Search code examples
pythonpysparkone-hot-encoding

Pyspark one-hot encoding with grouping same id


Is there a way to perform OHE in Spark and 'flatten' dataset so that each Id has only one row?

For example if input is like this:

+---+--------+
| id|category|
+---+--------+
|  0|       a|
|  1|       b|
|  2|       c|
|  1|       a|
|  2|       a|
|  0|       c|
+---+--------+

Output should be like this (id0 has categories a and c, id1 has a and b, etc.):

+---+----------+----------+----------+
| id|category_a|category_c|category_b|
+---+----------+----------+----------+
|  0|         1|         1|         0|
|  1|         1|         0|         1|
|  2|         1|         1|         0|
+---+----------+----------+----------+

I can do this in pandas by OHE + groupby (aggr - 'max'), but can't find a way to do it in pyspark due to the specific output format..
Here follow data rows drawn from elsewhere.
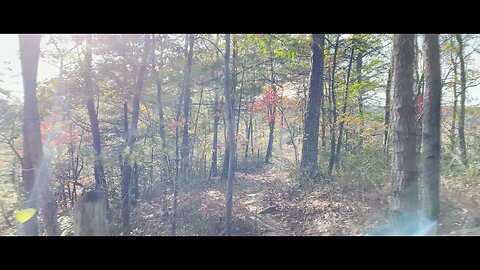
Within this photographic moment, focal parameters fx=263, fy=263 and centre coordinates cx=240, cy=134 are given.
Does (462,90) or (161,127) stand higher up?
(462,90)

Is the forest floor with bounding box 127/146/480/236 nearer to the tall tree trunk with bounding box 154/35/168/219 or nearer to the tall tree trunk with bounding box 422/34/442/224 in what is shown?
the tall tree trunk with bounding box 422/34/442/224

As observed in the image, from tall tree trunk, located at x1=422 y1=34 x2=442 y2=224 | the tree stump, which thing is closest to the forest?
tall tree trunk, located at x1=422 y1=34 x2=442 y2=224

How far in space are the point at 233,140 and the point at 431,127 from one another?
461cm

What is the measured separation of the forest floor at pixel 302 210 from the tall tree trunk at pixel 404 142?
649 mm

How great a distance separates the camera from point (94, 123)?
10070 mm

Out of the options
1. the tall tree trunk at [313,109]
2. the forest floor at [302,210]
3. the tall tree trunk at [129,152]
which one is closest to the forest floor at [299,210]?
the forest floor at [302,210]

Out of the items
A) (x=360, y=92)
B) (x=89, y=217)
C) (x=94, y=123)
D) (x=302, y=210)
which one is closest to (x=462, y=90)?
(x=360, y=92)

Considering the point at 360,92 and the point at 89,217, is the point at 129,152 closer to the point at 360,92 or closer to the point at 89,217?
the point at 89,217

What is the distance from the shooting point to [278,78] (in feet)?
49.8

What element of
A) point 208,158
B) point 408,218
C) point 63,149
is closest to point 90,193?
point 408,218

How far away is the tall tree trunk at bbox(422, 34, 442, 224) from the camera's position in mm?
3998

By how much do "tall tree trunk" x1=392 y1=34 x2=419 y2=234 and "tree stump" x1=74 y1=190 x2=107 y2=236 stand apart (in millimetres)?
3923

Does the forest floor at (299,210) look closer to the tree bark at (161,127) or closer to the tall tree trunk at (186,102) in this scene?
the tree bark at (161,127)
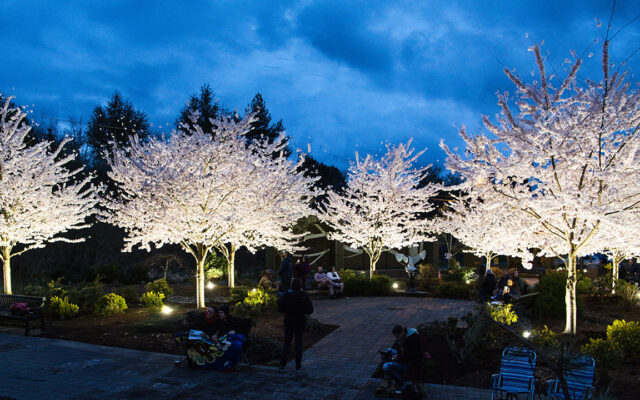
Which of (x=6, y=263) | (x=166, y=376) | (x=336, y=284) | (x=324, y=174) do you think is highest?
(x=324, y=174)

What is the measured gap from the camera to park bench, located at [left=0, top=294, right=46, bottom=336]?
31.3 feet

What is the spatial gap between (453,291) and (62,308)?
12.7m

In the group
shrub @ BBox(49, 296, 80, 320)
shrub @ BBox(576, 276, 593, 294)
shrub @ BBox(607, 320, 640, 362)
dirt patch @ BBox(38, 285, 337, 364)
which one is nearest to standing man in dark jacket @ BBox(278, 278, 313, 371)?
dirt patch @ BBox(38, 285, 337, 364)

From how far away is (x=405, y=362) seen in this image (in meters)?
6.02

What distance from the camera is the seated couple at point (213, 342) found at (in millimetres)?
6926

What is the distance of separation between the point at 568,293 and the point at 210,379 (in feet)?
23.3

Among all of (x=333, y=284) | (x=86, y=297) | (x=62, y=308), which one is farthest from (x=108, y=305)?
(x=333, y=284)

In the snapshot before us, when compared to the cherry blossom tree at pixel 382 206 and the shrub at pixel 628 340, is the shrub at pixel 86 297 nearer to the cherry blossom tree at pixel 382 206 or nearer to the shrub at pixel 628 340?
the cherry blossom tree at pixel 382 206

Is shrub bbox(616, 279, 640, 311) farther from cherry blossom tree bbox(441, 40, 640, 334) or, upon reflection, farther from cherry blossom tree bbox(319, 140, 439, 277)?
cherry blossom tree bbox(319, 140, 439, 277)

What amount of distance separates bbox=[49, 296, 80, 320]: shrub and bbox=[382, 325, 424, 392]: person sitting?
902 cm

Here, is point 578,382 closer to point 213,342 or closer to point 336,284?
point 213,342

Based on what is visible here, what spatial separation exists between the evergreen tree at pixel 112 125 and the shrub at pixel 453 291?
83.0ft

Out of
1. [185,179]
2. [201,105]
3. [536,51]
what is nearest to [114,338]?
[185,179]

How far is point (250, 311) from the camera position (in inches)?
432
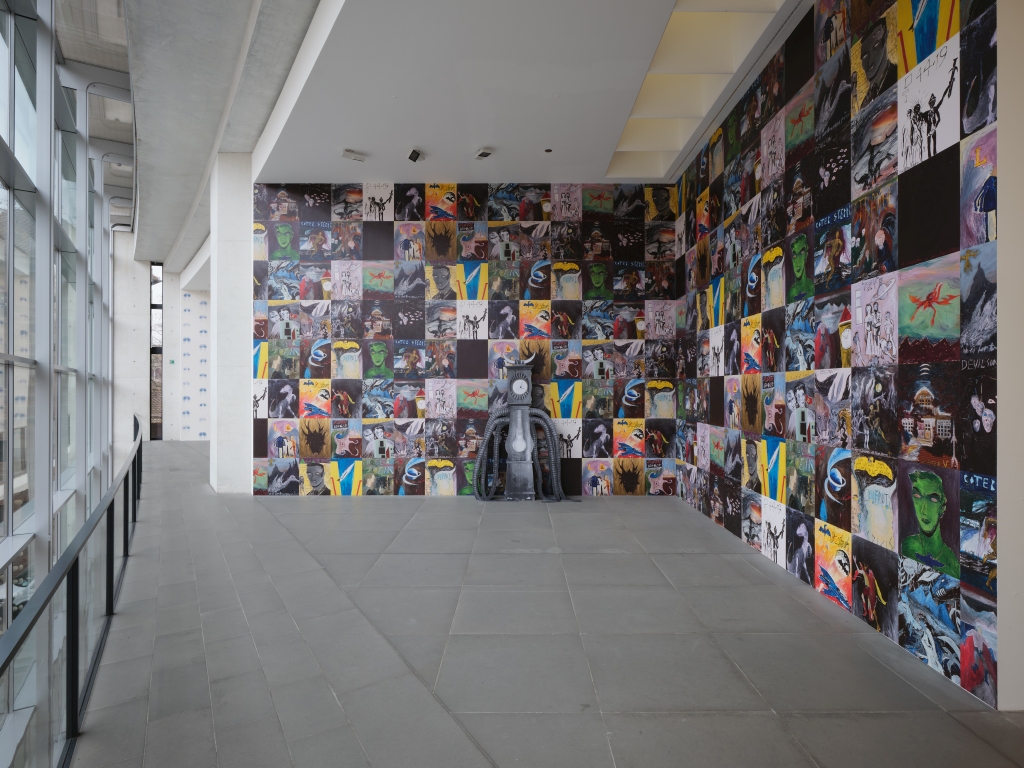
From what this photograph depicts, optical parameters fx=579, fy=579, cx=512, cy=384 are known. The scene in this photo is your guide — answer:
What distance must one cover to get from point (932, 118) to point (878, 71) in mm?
619

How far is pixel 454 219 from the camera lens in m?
6.67

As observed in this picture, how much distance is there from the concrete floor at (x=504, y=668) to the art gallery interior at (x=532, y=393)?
0.08 ft

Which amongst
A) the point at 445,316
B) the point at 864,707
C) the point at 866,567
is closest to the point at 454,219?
the point at 445,316

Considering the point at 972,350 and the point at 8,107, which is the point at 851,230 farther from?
the point at 8,107

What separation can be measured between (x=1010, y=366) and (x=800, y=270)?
68.9 inches

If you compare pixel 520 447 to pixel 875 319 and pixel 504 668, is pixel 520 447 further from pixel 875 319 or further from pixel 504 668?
pixel 875 319

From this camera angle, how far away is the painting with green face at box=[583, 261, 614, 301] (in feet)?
22.0

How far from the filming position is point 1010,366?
2.31 metres

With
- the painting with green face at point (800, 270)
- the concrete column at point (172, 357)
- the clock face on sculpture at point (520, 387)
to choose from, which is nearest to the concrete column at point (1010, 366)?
the painting with green face at point (800, 270)

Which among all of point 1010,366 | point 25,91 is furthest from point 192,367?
point 1010,366

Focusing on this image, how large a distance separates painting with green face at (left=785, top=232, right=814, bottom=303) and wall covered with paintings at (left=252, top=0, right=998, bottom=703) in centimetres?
→ 2

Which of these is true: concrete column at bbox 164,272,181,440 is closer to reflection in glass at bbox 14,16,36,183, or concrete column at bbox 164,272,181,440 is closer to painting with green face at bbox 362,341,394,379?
painting with green face at bbox 362,341,394,379

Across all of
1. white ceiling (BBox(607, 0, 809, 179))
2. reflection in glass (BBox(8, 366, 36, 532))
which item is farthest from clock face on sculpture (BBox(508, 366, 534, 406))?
reflection in glass (BBox(8, 366, 36, 532))

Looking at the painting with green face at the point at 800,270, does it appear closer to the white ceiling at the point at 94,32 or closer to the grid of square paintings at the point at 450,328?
the grid of square paintings at the point at 450,328
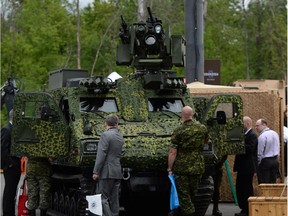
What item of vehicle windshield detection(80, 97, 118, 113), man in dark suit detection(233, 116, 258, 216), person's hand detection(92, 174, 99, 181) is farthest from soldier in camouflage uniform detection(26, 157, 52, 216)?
man in dark suit detection(233, 116, 258, 216)

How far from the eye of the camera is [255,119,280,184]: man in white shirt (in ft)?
66.8

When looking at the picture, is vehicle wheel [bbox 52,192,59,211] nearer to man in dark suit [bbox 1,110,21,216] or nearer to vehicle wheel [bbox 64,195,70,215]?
vehicle wheel [bbox 64,195,70,215]

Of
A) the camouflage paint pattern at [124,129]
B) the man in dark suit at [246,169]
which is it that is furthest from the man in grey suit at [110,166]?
the man in dark suit at [246,169]

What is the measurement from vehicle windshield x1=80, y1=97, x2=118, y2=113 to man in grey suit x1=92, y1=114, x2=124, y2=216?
1953 millimetres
Thank you, appreciate any help.


Solution

  • indexer = StringIndexer(inputCol="category", outputCol="categoryIndex")
    encoder = OneHotEncoder(inputCols=["categoryIndex"], outputCols=["categoryVec"])
    
    pipeline = Pipeline(stages=[indexer, encoder])
    model = pipeline.fit(df)
    transformed_df = model.transform(df)
    
    result = transformed_df.groupBy("id").pivot("category").agg(count("categoryVec"))
    
    result.show()
    

    Converting the values to indices using StringIndexer, applying the OHE and then pivoting around id and lastly aggregating everything together.

    Changed from max to count as per your ask